Things are constantly changing in the security world. For example, over 17% of all of the secure servers on the Internet were believed to be vulnerable to an attack on the OpenSSL software, later known as Heartbleed. It was basically allowing hackers to literally expose the contents of the memory state of your server, exposing raw passwords as they were being entered. It was since patched, but other flaws and data leaks are being exposed all the time. If you don’t already have one, you should get your company to hire a security consultant to audit your website and networks for potential vulnerabilities.

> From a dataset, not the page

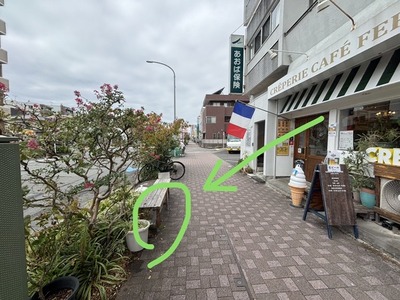 かわいいよね多肉ちゃん。平町のおしゃんなクレープリーカフェ「フェルム」の前のベンチのところで発見。沼津多肉ちゃんマップ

Step 10: Be ready for anything

Security breaches happen all the time, even despite developers’ best efforts. You need to have a plan in place for tackling a data breach before it happens so you can minimize the damage. The first thing you should do is add a flag to each user’s account that you can enable if you think they may have been compromised, which would disable their login credentials, automatically making them have to authenticate through alternative means, upon which they should be required to change their passwords. The new password should include new salts that you know weren’t exposed in the hack, and you can version the password hashes appropriately if you like. You also need to be able to reach out to your users within the first 24 hours if you can, and hopefully within the same business day.

In conclusion, password handling and storage are technically complicated, though getting it wrong could mean serious problems for your PR department should your website get hacked. This was only a high level list, and as such I do not consider this comprehensive. As time permits, I’d love to begin to break down these steps into more detail in future articles as well as providing actual source code with which you may incorporate into your projects.